Land-based farmer Salmon Evolution says it has a “clear roadmap” to achieving annual production of more than 70,00 tonnes by 2030. The target is set out in the company’s annual report for 2020.
In May last year, Salmon Evolution started the construction of its RAS (recirculating aquaculture system) site at Indre Harøy in Norway, and this year it announced the creation of a joint venture with Korea’s Dongwon Industries for the construction of a large RAS farm in South Korea.
Salmon Evolution posted an operating loss of NOK 17.7m (£1.53m)and a financial loss before tax of NOK 16.8m (£1.45m). Net cash flow from operations was NOK -10m (2019: NOK -3.1m; respectively, £0.86m and £268,000), but the company also saw a positive net cash flow from financial activities – including two private placements prior to listing on Oslo’s Euronext stock exchange – of NOK 802.7m (£69.4m).

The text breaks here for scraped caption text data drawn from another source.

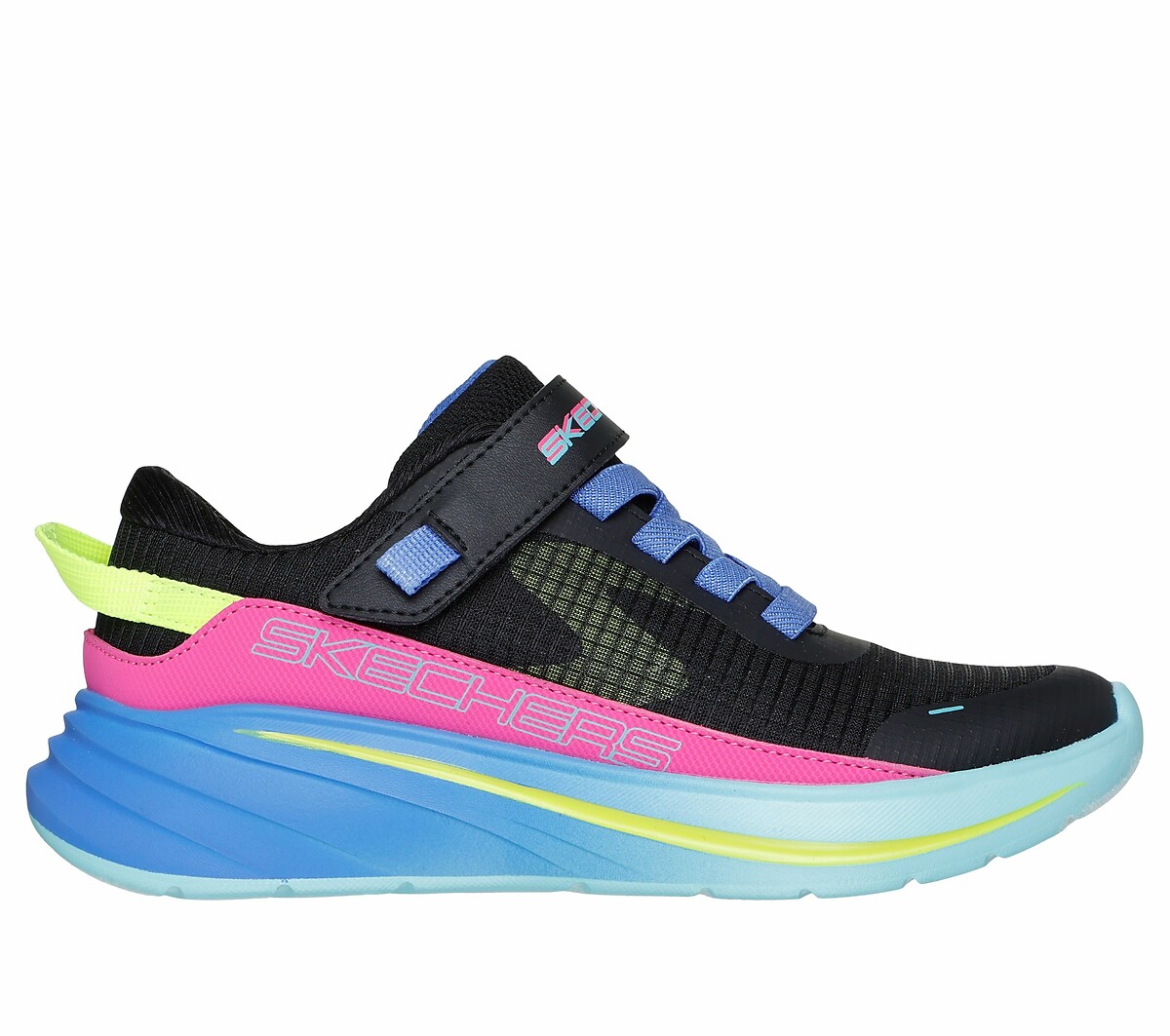 Baskets Wave 92 - Imara Lite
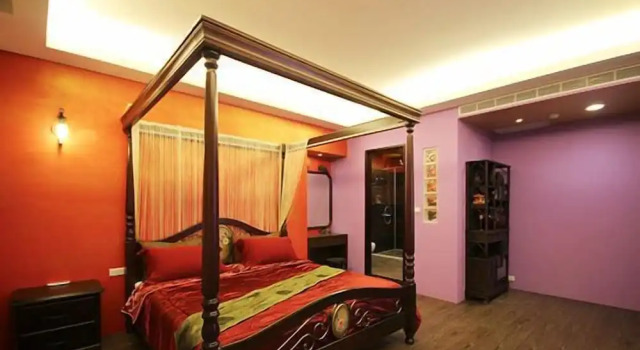 Camera doppia Superior Good Time B&B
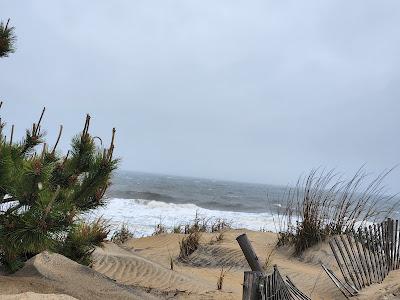 Sandee - Deauville Beach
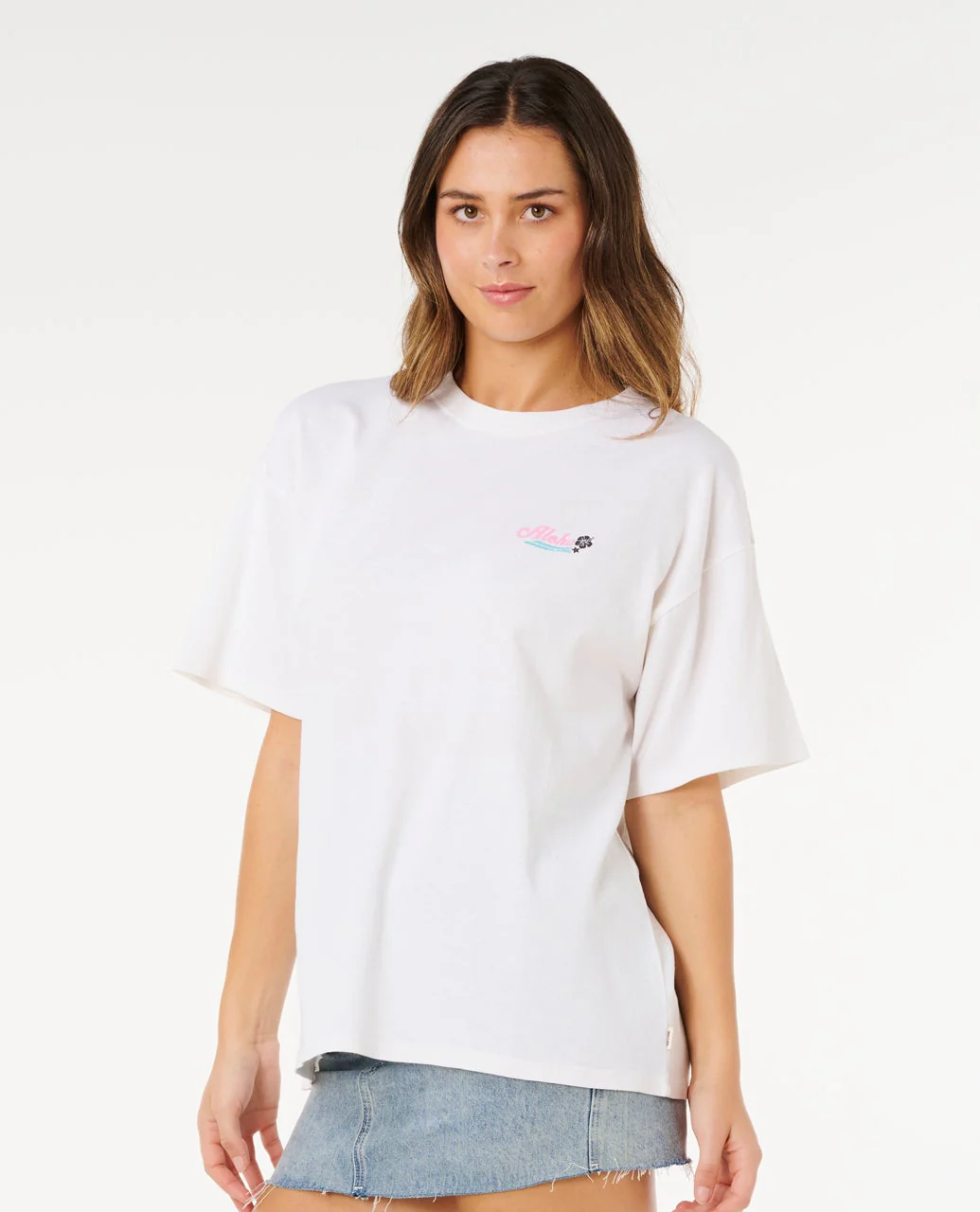Aloha Heritage Tee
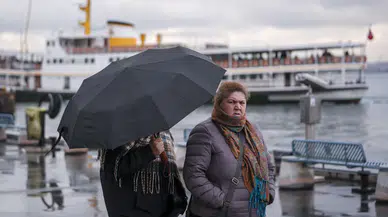 Meteoroloji uyardı: Hafta sonu yurt genelinde sağanak yağış etkili olacak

The company’s fixed assets at 31 December 2020 amounted to NOK 222.4m (31 December 2019: NOK 26.6m; respectively, £19.2m and £2.3m).
CEO Håkon André Berg said: “The salmon industry will keep developing in many directions. Conventional sea-based farming will remain vital also in the future, and we see many exciting initiatives related to offshore farming and closed systems in the open sea.
“Land-based farming clearly represents new opportunities and other ways to operate, where new technological approaches and sustainable, stable production with proximity to markets are attractive attributes.”